“O homem se comporta como se ele fosse criador e senhor da linguagem, ao passo que ela permanece sendo a senhora do homem”. (Martin Heiddeger).
Numa viagem de trabalho, entre o Recife e Porto Alegre, eu e o saudoso economista pernambucano Zé Amaro Moreira, incógnito, imprevisível, excêntrico, trocávamos ideias no avião sobre um assunto que fazia parte de sua vida: a paixão pelo América Futebol Público, o time que mexia com as emoções do poeta João Cabral de Mello Neto. “Tudo agora é clássico: essa palavra (disse-me ele) tornou-se vulgar, até no futebol”.
Nesta hora, quando ouço a voz do locutor dar notícia de “superclássico” de uma partida de futebol pernambucano, dou razão ao amigo Zé Amaro, recentemente falecido. De que forma vão nominar essa palavra no futuro? Sabe-se que a derivação das palavras, sua pluralidade semântica, o dizer sinonimicamente que se desenovelam, com o seu desenraizamento (questão comum dentro do campo ampliado da cultura), não é um conjunto fechado.

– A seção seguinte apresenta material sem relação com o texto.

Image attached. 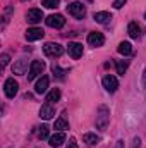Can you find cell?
I'll return each mask as SVG.
<instances>
[{"mask_svg": "<svg viewBox=\"0 0 146 148\" xmlns=\"http://www.w3.org/2000/svg\"><path fill=\"white\" fill-rule=\"evenodd\" d=\"M52 73H53V76H57L59 79H64V74H65V71H62L59 66H53V67H52Z\"/></svg>", "mask_w": 146, "mask_h": 148, "instance_id": "cell-25", "label": "cell"}, {"mask_svg": "<svg viewBox=\"0 0 146 148\" xmlns=\"http://www.w3.org/2000/svg\"><path fill=\"white\" fill-rule=\"evenodd\" d=\"M60 100V90L59 88H53L48 95H46V102L48 103H53V102H59Z\"/></svg>", "mask_w": 146, "mask_h": 148, "instance_id": "cell-20", "label": "cell"}, {"mask_svg": "<svg viewBox=\"0 0 146 148\" xmlns=\"http://www.w3.org/2000/svg\"><path fill=\"white\" fill-rule=\"evenodd\" d=\"M43 69H45V62L43 60H33L31 62V66H29V73H28V79L29 81H33L36 76L43 73Z\"/></svg>", "mask_w": 146, "mask_h": 148, "instance_id": "cell-6", "label": "cell"}, {"mask_svg": "<svg viewBox=\"0 0 146 148\" xmlns=\"http://www.w3.org/2000/svg\"><path fill=\"white\" fill-rule=\"evenodd\" d=\"M23 2H26V0H23Z\"/></svg>", "mask_w": 146, "mask_h": 148, "instance_id": "cell-32", "label": "cell"}, {"mask_svg": "<svg viewBox=\"0 0 146 148\" xmlns=\"http://www.w3.org/2000/svg\"><path fill=\"white\" fill-rule=\"evenodd\" d=\"M115 148H124V141H122V140H119V141H117V145H115Z\"/></svg>", "mask_w": 146, "mask_h": 148, "instance_id": "cell-30", "label": "cell"}, {"mask_svg": "<svg viewBox=\"0 0 146 148\" xmlns=\"http://www.w3.org/2000/svg\"><path fill=\"white\" fill-rule=\"evenodd\" d=\"M26 19H28V23H31V24L40 23V21L43 19V12H41V9H29V10L26 12Z\"/></svg>", "mask_w": 146, "mask_h": 148, "instance_id": "cell-8", "label": "cell"}, {"mask_svg": "<svg viewBox=\"0 0 146 148\" xmlns=\"http://www.w3.org/2000/svg\"><path fill=\"white\" fill-rule=\"evenodd\" d=\"M67 10H69V14L72 17H76V19H83L86 16V9H84V5L81 2H71L67 5Z\"/></svg>", "mask_w": 146, "mask_h": 148, "instance_id": "cell-2", "label": "cell"}, {"mask_svg": "<svg viewBox=\"0 0 146 148\" xmlns=\"http://www.w3.org/2000/svg\"><path fill=\"white\" fill-rule=\"evenodd\" d=\"M126 2H127V0H115V2H113V7H115V9H122Z\"/></svg>", "mask_w": 146, "mask_h": 148, "instance_id": "cell-27", "label": "cell"}, {"mask_svg": "<svg viewBox=\"0 0 146 148\" xmlns=\"http://www.w3.org/2000/svg\"><path fill=\"white\" fill-rule=\"evenodd\" d=\"M143 84H145V88H146V69H145V74H143Z\"/></svg>", "mask_w": 146, "mask_h": 148, "instance_id": "cell-31", "label": "cell"}, {"mask_svg": "<svg viewBox=\"0 0 146 148\" xmlns=\"http://www.w3.org/2000/svg\"><path fill=\"white\" fill-rule=\"evenodd\" d=\"M67 52H69V55L72 57L74 60H77V59L83 55V45H81V43H77V41H72V43H69Z\"/></svg>", "mask_w": 146, "mask_h": 148, "instance_id": "cell-10", "label": "cell"}, {"mask_svg": "<svg viewBox=\"0 0 146 148\" xmlns=\"http://www.w3.org/2000/svg\"><path fill=\"white\" fill-rule=\"evenodd\" d=\"M83 141H84L88 147H93V145H96V143L100 141V138H98L95 133H86V134L83 136Z\"/></svg>", "mask_w": 146, "mask_h": 148, "instance_id": "cell-18", "label": "cell"}, {"mask_svg": "<svg viewBox=\"0 0 146 148\" xmlns=\"http://www.w3.org/2000/svg\"><path fill=\"white\" fill-rule=\"evenodd\" d=\"M145 17H146V14H145Z\"/></svg>", "mask_w": 146, "mask_h": 148, "instance_id": "cell-33", "label": "cell"}, {"mask_svg": "<svg viewBox=\"0 0 146 148\" xmlns=\"http://www.w3.org/2000/svg\"><path fill=\"white\" fill-rule=\"evenodd\" d=\"M9 59H10V57H9L7 53H2V57H0V60H2V66H3V67H5V66L9 64Z\"/></svg>", "mask_w": 146, "mask_h": 148, "instance_id": "cell-26", "label": "cell"}, {"mask_svg": "<svg viewBox=\"0 0 146 148\" xmlns=\"http://www.w3.org/2000/svg\"><path fill=\"white\" fill-rule=\"evenodd\" d=\"M3 91H5V97L7 98H14L19 91V83L14 79V77H9L3 84Z\"/></svg>", "mask_w": 146, "mask_h": 148, "instance_id": "cell-4", "label": "cell"}, {"mask_svg": "<svg viewBox=\"0 0 146 148\" xmlns=\"http://www.w3.org/2000/svg\"><path fill=\"white\" fill-rule=\"evenodd\" d=\"M26 67H28V60H26V59H19V60L14 64L12 71H14V74H24L26 73Z\"/></svg>", "mask_w": 146, "mask_h": 148, "instance_id": "cell-17", "label": "cell"}, {"mask_svg": "<svg viewBox=\"0 0 146 148\" xmlns=\"http://www.w3.org/2000/svg\"><path fill=\"white\" fill-rule=\"evenodd\" d=\"M38 138L40 140H46L48 138V126H41V127H38Z\"/></svg>", "mask_w": 146, "mask_h": 148, "instance_id": "cell-23", "label": "cell"}, {"mask_svg": "<svg viewBox=\"0 0 146 148\" xmlns=\"http://www.w3.org/2000/svg\"><path fill=\"white\" fill-rule=\"evenodd\" d=\"M102 83H103V88H105L107 91H110V93L117 91V88H119V81H117V77L112 76V74H107V76L102 79Z\"/></svg>", "mask_w": 146, "mask_h": 148, "instance_id": "cell-7", "label": "cell"}, {"mask_svg": "<svg viewBox=\"0 0 146 148\" xmlns=\"http://www.w3.org/2000/svg\"><path fill=\"white\" fill-rule=\"evenodd\" d=\"M108 122H110V110H108V107L100 105V107H98V112H96V127H98V129H102V131H105V129H107V126H108Z\"/></svg>", "mask_w": 146, "mask_h": 148, "instance_id": "cell-1", "label": "cell"}, {"mask_svg": "<svg viewBox=\"0 0 146 148\" xmlns=\"http://www.w3.org/2000/svg\"><path fill=\"white\" fill-rule=\"evenodd\" d=\"M117 50H119V53H122V55H131V53H132V47H131L129 41H122V43H119Z\"/></svg>", "mask_w": 146, "mask_h": 148, "instance_id": "cell-19", "label": "cell"}, {"mask_svg": "<svg viewBox=\"0 0 146 148\" xmlns=\"http://www.w3.org/2000/svg\"><path fill=\"white\" fill-rule=\"evenodd\" d=\"M48 81H50V79H48V76H41V79L35 84V91L40 93V95H41V93H45V91H46V88H48Z\"/></svg>", "mask_w": 146, "mask_h": 148, "instance_id": "cell-16", "label": "cell"}, {"mask_svg": "<svg viewBox=\"0 0 146 148\" xmlns=\"http://www.w3.org/2000/svg\"><path fill=\"white\" fill-rule=\"evenodd\" d=\"M115 67H117V74L124 76V73H126V71H127V67H129V60H119Z\"/></svg>", "mask_w": 146, "mask_h": 148, "instance_id": "cell-21", "label": "cell"}, {"mask_svg": "<svg viewBox=\"0 0 146 148\" xmlns=\"http://www.w3.org/2000/svg\"><path fill=\"white\" fill-rule=\"evenodd\" d=\"M55 115V109L52 107V103H45V105H41V109H40V117L41 119H45V121H48V119H52Z\"/></svg>", "mask_w": 146, "mask_h": 148, "instance_id": "cell-11", "label": "cell"}, {"mask_svg": "<svg viewBox=\"0 0 146 148\" xmlns=\"http://www.w3.org/2000/svg\"><path fill=\"white\" fill-rule=\"evenodd\" d=\"M93 17H95V21L100 23V24H108L110 21H112V14H110V12H105V10H103V12H95Z\"/></svg>", "mask_w": 146, "mask_h": 148, "instance_id": "cell-14", "label": "cell"}, {"mask_svg": "<svg viewBox=\"0 0 146 148\" xmlns=\"http://www.w3.org/2000/svg\"><path fill=\"white\" fill-rule=\"evenodd\" d=\"M88 43L91 47H102L105 43V36L102 33H98V31H93V33L88 35Z\"/></svg>", "mask_w": 146, "mask_h": 148, "instance_id": "cell-9", "label": "cell"}, {"mask_svg": "<svg viewBox=\"0 0 146 148\" xmlns=\"http://www.w3.org/2000/svg\"><path fill=\"white\" fill-rule=\"evenodd\" d=\"M127 33H129V36L131 38H136V40H138V38L141 36V28H139V24L134 23V21L129 23V26H127Z\"/></svg>", "mask_w": 146, "mask_h": 148, "instance_id": "cell-15", "label": "cell"}, {"mask_svg": "<svg viewBox=\"0 0 146 148\" xmlns=\"http://www.w3.org/2000/svg\"><path fill=\"white\" fill-rule=\"evenodd\" d=\"M43 29L41 28H29L28 31H26V40L28 41H36V40H41L43 38Z\"/></svg>", "mask_w": 146, "mask_h": 148, "instance_id": "cell-12", "label": "cell"}, {"mask_svg": "<svg viewBox=\"0 0 146 148\" xmlns=\"http://www.w3.org/2000/svg\"><path fill=\"white\" fill-rule=\"evenodd\" d=\"M45 23H46V26H50V28L60 29V28H64V24H65V17H64L62 14H52V16H48V17L45 19Z\"/></svg>", "mask_w": 146, "mask_h": 148, "instance_id": "cell-5", "label": "cell"}, {"mask_svg": "<svg viewBox=\"0 0 146 148\" xmlns=\"http://www.w3.org/2000/svg\"><path fill=\"white\" fill-rule=\"evenodd\" d=\"M64 141H65V134H64L62 131H60V133H55L53 136H50V138H48L50 147H53V148H55V147H60Z\"/></svg>", "mask_w": 146, "mask_h": 148, "instance_id": "cell-13", "label": "cell"}, {"mask_svg": "<svg viewBox=\"0 0 146 148\" xmlns=\"http://www.w3.org/2000/svg\"><path fill=\"white\" fill-rule=\"evenodd\" d=\"M67 148H77V143H76V140H74V138H71V140H69Z\"/></svg>", "mask_w": 146, "mask_h": 148, "instance_id": "cell-29", "label": "cell"}, {"mask_svg": "<svg viewBox=\"0 0 146 148\" xmlns=\"http://www.w3.org/2000/svg\"><path fill=\"white\" fill-rule=\"evenodd\" d=\"M139 147H141V140L139 138H134L132 143H131V148H139Z\"/></svg>", "mask_w": 146, "mask_h": 148, "instance_id": "cell-28", "label": "cell"}, {"mask_svg": "<svg viewBox=\"0 0 146 148\" xmlns=\"http://www.w3.org/2000/svg\"><path fill=\"white\" fill-rule=\"evenodd\" d=\"M41 3L45 7H48V9H57L59 3H60V0H41Z\"/></svg>", "mask_w": 146, "mask_h": 148, "instance_id": "cell-24", "label": "cell"}, {"mask_svg": "<svg viewBox=\"0 0 146 148\" xmlns=\"http://www.w3.org/2000/svg\"><path fill=\"white\" fill-rule=\"evenodd\" d=\"M43 52H45V55H48V57H60L62 53H64V47L62 45H59V43H45V47H43Z\"/></svg>", "mask_w": 146, "mask_h": 148, "instance_id": "cell-3", "label": "cell"}, {"mask_svg": "<svg viewBox=\"0 0 146 148\" xmlns=\"http://www.w3.org/2000/svg\"><path fill=\"white\" fill-rule=\"evenodd\" d=\"M55 129H59V131L69 129V122H67L65 119H57V121H55Z\"/></svg>", "mask_w": 146, "mask_h": 148, "instance_id": "cell-22", "label": "cell"}]
</instances>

Clássico: essa palavra agora se metamorfoseia, torna-se mundivagante, que significa “vagar” no sentido de “andar sem rumo”.
Um dos objetivos da lógica de Aristóteles era identificar vícios e erros de linguagem e construir argumentos não contraditórios. Diga-se que a geração que está nos sucedendo tenha paixão pelos novos “clássicos”, mas que não perca a luminosa brecha de se voltar para os clássicos do seu idioma, de todas as épocas, de todas as artes e saberes, pois seus sentidos e interpretações tendem ao infinito.
O jornal Valor Econômico acaba de publicar uma reportagem sobre o impacto positivo de um clube de leitura em três grandes indústrias de São Paulo.
Hoje, não falarei dos clássicos da literatura, aqueles já consagrados. Com a morte, eles mataram a morte. Eu tenho os meus, esquecidos. A minha escolha para os pernambucanos não implica em desmerecimento dos que ganharam valor, prestigio e influência de outras gerações. Numa cidade de memória curta, não custa lembra-los.
São eles, de valor incontornável: Pedro Xisto, natural de Limoeiro, desconhecido por completo no Recife. Poeta visual, trabalhou como adido cultural em vários países. Tornou-se um dos mais famosos integrantes do Grupo Concretista (São Paulo), escolhi o “Logogramas” (1966); Janice Japiassú: Canto Amargo (1970). Nesse livro, o leitor sente no ar o soprar dos ventos do sertão. “A viola do diabo”, peça teatral de Ladjane Bandeira, encenada no Recife há 60 anos (1964), publicada em livro no mesmo ano nunca mais foi lembrada. É uma comédia reunindo drama, tragédia, tradição e realismo. “A cidade submersa e outros poemas”, de Edmir Domingues (1972), uma das obras de superlativa beleza estética. Carlos Moreira, “O Município” (Poemas); Jorge Wanderley: Antologia Poética (1999). Tomás Seixas: A casa dos sonâmbulos (1990), misto de romance, biografia e crítica de livros e arte. Interior da matéria, poemas, de Joaquim Cardozo, um livro em cuja edição princeps o poeta dividiu a autoria da obra com Roberto Burle Marx (1975). “Os Anjos e os demônios”, de Joaquim Cardozo e Fayga Ostrower. Edição de arte, belíssima. Tiragem de apenas 300 exemplares.